Specimen of the second:
I am the master of my fate;
I am the captain of my soul.
It is my contention that all poetry (forgetting, for the moment, its possible merit as mere sound) may be resolved into either the one or the other of these frightful imbecilities—that its essential character lies in its bold flouting of what every reflective adult knows to be the truth. The poet, imagining him to be sincere, is simply one who disposes of all the horrors of life on this earth, and of all the difficulties presented by his own inner weaknesses no less, by the childish device of denying them.
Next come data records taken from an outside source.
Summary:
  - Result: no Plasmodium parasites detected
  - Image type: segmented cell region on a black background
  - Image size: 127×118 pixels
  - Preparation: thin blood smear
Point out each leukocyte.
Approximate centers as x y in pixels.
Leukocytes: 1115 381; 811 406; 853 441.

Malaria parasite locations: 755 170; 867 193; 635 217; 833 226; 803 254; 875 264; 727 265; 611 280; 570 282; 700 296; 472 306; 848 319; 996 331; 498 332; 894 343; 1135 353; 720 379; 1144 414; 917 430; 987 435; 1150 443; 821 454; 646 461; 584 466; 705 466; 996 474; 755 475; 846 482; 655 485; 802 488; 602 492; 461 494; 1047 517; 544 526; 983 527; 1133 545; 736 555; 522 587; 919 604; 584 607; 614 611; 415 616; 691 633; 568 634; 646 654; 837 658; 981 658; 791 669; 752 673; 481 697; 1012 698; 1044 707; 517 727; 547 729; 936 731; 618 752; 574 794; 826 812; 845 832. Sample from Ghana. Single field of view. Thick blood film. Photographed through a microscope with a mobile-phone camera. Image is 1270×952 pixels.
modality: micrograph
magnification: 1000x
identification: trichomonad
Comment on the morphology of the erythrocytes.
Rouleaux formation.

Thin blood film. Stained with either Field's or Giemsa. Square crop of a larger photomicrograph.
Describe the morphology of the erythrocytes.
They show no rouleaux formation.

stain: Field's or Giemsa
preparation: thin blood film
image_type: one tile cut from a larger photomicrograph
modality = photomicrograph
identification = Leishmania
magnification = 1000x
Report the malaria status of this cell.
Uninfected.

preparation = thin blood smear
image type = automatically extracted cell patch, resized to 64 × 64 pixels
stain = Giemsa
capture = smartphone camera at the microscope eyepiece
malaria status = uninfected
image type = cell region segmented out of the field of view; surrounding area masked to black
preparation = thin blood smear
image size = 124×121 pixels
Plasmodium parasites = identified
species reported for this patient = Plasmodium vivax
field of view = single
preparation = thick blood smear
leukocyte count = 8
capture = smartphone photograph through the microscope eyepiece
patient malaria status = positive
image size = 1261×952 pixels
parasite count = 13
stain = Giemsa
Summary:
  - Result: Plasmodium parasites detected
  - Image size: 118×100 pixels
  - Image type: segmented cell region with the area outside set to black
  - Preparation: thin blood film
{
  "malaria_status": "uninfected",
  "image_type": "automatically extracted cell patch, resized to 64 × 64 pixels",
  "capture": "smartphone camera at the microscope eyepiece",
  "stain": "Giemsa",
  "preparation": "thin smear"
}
Is it a well-known fact that love is an emotion that is almost as perishable as eggs—that it is biologically impossible for a given male to yearn for a given female more than a few brief years? Then the poet disposes of it by assuring his girl that he will nevertheless love her forever—more, by pledging his word of honor that he believes that she will love him forever. Is it equally notorious that there is no such thing as justice in the world—that the good are tortured insanely and the evil go free and prosper? Then the poet composes a piece crediting God with a mysterious and unintelligible theory of jurisprudence, whereby the torture of the good is a sort of favor conferred upon them for their goodness. Is it of almost equally widespread report that no healthy man likes to contemplate his own inevitable death—that even in time of war, with a vast pumping up of emotion to conceal the fact, every soldier hopes and believes that he, personally, will escape? Then the poet, first carefully introducing himself into a bomb-proof, achieves strophes declaring that he is free from all such weakness—that he will deliberately seek a rendezvous with death, and laugh ha-ha when the bullet finds him.